* [SELECTED TEXT]:

"""

1. If she is in the safe residential neighborhood, within say .5 of a mile, at a friends' house at night and she is walking home alone, what time should she be back?
2. If she is somewhere that she'll need a ride from me on a weeknight, how late should I let her stay out? (Generally, I would be in bed by 9:30)
3. If she is getting a ride home from a friend's parents, how much wiggle room should there be in the time she gets home? (We've had multiple instances where Larla's mom is going to pick them up at 10:00, but (the story goes) she doesn't show up until 10:30/10:45. I can't hold my DD accountable for another adult's punctuality, right?
4. She is at a sleepover at a friend's house and they all decide to go out and roam the neighborhood at midnight (GPS tracking on her phone). OK or no?

Basically, I'm just asking on how to set my expectations and hers, so we avoid every situation being handled as a one-off. For example, she was at a friend's house tonight and was going to walk home by X time. She calls and says that a parent can pick her up at X+15 minutes so she doesn't have to walk. That time comes and goes and she is still there. Parent hasn't shown up yet. I drive to get her.

I trust my kid. Maybe I just need to adjust to more freedom for her and realize I need to be more flexible....

"""

* [TASK REQUIREMENTS]:
• A. Answer these questions from the post about a teen's curfew.
(i) In the first question, about how far from home is the friend's house?
(ii) By what time is the writer generally in bed?
(iii) When Larla's mom plans to pick the girls up at 10:00, when does she show up, according to the story?
• B. Reproduce the curfew post word for word from "2. If she is" to "phone). OK or no?".

* [AVAILABLE DATA]:
"""

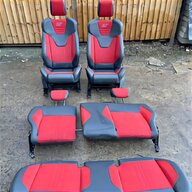 recaro seats for sale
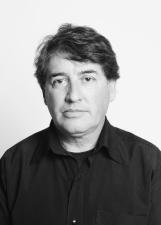 CARLINHOS ELETRICISTA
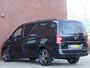Mercedes-Benz Vito 116 CDI Lang LED/Camera/Trekhaak/Navigatie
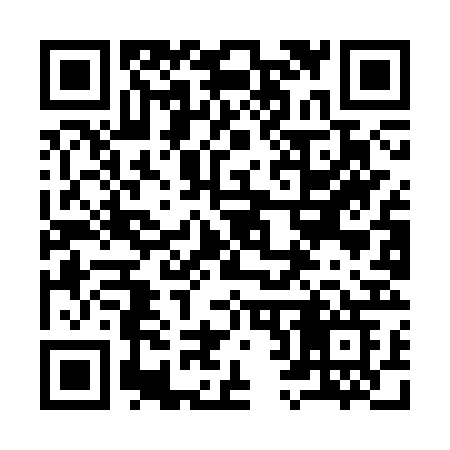 QR code for 929CRG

"""

* [SOLUTION SET]:
• A.
(i) Within about .5 of a mile.
(ii) 9:30.
(iii) At 10:30/10:45.

• B.
2. If she is somewhere that she'll need a ride from me on a weeknight, how late should I let her stay out? (Generally, I would be in bed by 9:30)
3. If she is getting a ride home from a friend's parents, how much wiggle room should there be in the time she gets home? (We've had multiple instances where Larla's mom is going to pick them up at 10:00, but (the story goes) she doesn't show up until 10:30/10:45. I can't hold my DD accountable for another adult's punctuality, right?
4. She is at a sleepover at a friend's house and they all decide to go out and roam the neighborhood at midnight (GPS tracking on her phone). OK or no?